Use of motifs in sequence analysis

Joaquín Dopazo.

4-2-2000

Motivation
Motifs: description and construction

Regular expressions or patterns
Profiles
HMMs

Databases & Tools
Use of motifs

To know the motifs that our problem sequence has: guessing about function
To know what sequences in a database have a given motif: looking for remote homologous.
Constructing a motif and learning about it.

Sources of information
APENDIX: databases and tools.

1 Motivation

There are two main motivations that have directed the development of motif analysis methods and the construction of databases of motifs. Historically, computational motif analysis was used for the detection of related sequences, whose similarity to the query sequences was too low as to be detected with the classical methods like BLAST or FASTA. Motif analysis relies on the identification of small conserved regions in the proteins that can be identified in remote homologous, despite the lack of overall similarity. At the same time, the motifs exist because of particular requirements on the structure of specific region(s) of a protein which may be important, for example, for their binding properties or for their enzymatic activity. These requirements impose very tight constraints on the evolution of those limited (in size) but important portion(s) of a protein sequence. Then, motif analysis can be used to get an idea on the function that a unknown protein is probably to have.

2. Motifs: description and construction

Motifs describe in different ways conserved regions in alignments. There are several ways of describing motifs but all of them are related with either regular expressions, profiles of HMMs.

2.1. Regular expressions

Let us assume that we have a partial alignment of three sequences around an active site residue (in this example an histidine whose position is marked with an asterisk) as shown below:

                    *
             ALRDFATHDDF
             SMTAEATHDSI
             ECDQAATHEAS

Here we would start scanning with a core pattern with the sequence A-T-H- [D or E] (this pattern is small and would probably pick up too many false positive results).
Patterns are described using the following conventions:

The standard IUPAC one-letter codes for the amino acids are used.
The symbol `x' is used for a position where any amino acid is accepted.
Ambiguities are indicated by listing the acceptable amino acids for a given position, between square parentheses `[ ]'. For example: [ALT] stands for Ala or Leu or Thr.
Ambiguities are also indicated by listing between a pair of curly brackets `{ }' the amino acids that are not accepted at a given position. For example: {AM} stands for any amino acid except Ala and Met.
Each element in a pattern is separated from its neighbor by a `-'.
Repetition of an element of the pattern can be indicated by following that element with a numerical value or a numerical range between parenthesis.

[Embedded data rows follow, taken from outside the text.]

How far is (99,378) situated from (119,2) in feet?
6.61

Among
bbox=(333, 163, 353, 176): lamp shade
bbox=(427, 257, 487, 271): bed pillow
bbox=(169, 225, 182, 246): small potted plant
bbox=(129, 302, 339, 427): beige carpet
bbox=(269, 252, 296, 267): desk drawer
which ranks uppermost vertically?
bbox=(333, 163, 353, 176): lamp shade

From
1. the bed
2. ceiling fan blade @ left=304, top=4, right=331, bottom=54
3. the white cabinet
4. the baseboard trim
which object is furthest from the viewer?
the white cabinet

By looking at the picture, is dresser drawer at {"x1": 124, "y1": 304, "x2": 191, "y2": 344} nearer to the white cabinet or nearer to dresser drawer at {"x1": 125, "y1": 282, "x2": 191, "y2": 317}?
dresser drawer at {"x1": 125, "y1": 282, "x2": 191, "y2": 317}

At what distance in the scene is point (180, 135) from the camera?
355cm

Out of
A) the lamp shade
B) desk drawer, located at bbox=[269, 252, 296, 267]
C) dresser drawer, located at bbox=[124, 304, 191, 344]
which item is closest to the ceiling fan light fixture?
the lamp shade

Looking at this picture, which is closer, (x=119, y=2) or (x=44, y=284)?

Examples: x(3) corresponds to x-x-x, x(2,4) corresponds to x-x or x-x-x or x-x-x-x.
When a pattern is restricted to either the N- or C-terminal of a sequence, that pattern either starts with a `<' symbol or respectively ends with a `>' symbol.
A period ends the pattern.

Examples:

PA [AC]-x-V-x(4)-{ED}.

This pattern is translated as: [Ala or Cys]-any-Val-any-any-any-any-{any but Glu or Asp}

PA <A-x-[ST](2)-x(0,1)-V.

This pattern, which must be in the N-terminal of the sequence (`<'), is translated as: Ala-any-[Ser or Thr]-[Ser or Thr]-(any or none)-Val

Construction.

The first and most important criterion used in PROSITE is that a good signature pattern must be as short as possible, should detect all or most of the sequences it is designed to describe and should not give too many false positive results. In other words it must exhibit both high sensitivity and high specificity.
A number of the patterns described in PROSITE have been published. PROSITE developpers have tested those patterns on the SWISS-PROT data bank to see if the signature pattern was still specific to the group of family of proteins since the paper was published. If this was the case PROSITE uses the published pattern as such, otherwise they updated the pattern using methods similar to those used to develop a new pattern and which are described in the following sub-section.

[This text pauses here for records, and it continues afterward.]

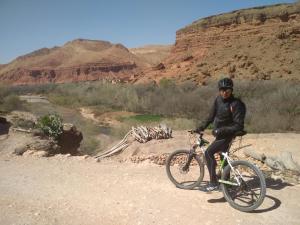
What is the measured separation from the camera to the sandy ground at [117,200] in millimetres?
5427

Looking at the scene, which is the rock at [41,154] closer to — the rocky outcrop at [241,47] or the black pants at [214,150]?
the black pants at [214,150]

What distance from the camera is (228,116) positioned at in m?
5.85

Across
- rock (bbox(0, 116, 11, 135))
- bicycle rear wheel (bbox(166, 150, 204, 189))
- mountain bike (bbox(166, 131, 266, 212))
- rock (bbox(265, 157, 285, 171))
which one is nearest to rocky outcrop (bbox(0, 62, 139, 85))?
rock (bbox(0, 116, 11, 135))

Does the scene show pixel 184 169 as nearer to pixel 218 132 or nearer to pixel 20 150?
pixel 218 132

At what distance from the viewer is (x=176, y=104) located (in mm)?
27047

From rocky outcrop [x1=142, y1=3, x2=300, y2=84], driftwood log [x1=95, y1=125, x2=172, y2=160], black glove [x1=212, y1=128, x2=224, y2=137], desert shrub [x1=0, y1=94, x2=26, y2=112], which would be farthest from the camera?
rocky outcrop [x1=142, y1=3, x2=300, y2=84]

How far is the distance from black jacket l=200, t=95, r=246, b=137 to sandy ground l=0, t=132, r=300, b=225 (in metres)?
1.18

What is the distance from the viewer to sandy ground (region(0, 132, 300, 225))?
5.43m

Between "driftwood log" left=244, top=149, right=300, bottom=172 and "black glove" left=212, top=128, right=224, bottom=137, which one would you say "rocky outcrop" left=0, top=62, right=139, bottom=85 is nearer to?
"driftwood log" left=244, top=149, right=300, bottom=172

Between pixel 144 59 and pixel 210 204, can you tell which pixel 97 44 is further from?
pixel 210 204

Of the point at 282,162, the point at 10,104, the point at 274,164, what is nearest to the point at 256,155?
the point at 274,164

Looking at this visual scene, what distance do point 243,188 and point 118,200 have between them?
2055mm

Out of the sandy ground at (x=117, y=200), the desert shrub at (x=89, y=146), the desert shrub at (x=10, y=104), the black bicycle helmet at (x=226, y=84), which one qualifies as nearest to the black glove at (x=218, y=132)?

The creation of a new pattern generally start by studying review(s) on a group or family of proteins. An alignment table of the proteins discussed in that review is built. If necessary new published sequences relevant to the subject under consideration are added to this table . Using such alignment tables, particular attention is payed to the residues and regions thought or proved to be important to the biological function of that group of proteins. These biologically significant regions or residues are generally:

Enzyme catalytic sites.
Prostethic group attachment sites (heme, pyridoxal-phosphate, biotin, etc).
Amino acids involved in binding a metal ion.
Cysteines involved in disulfide bonds.
Regions involved in binding a molecule (ADP/ATP, GDP/GTP, calcium, DNA, etc.) or another protein.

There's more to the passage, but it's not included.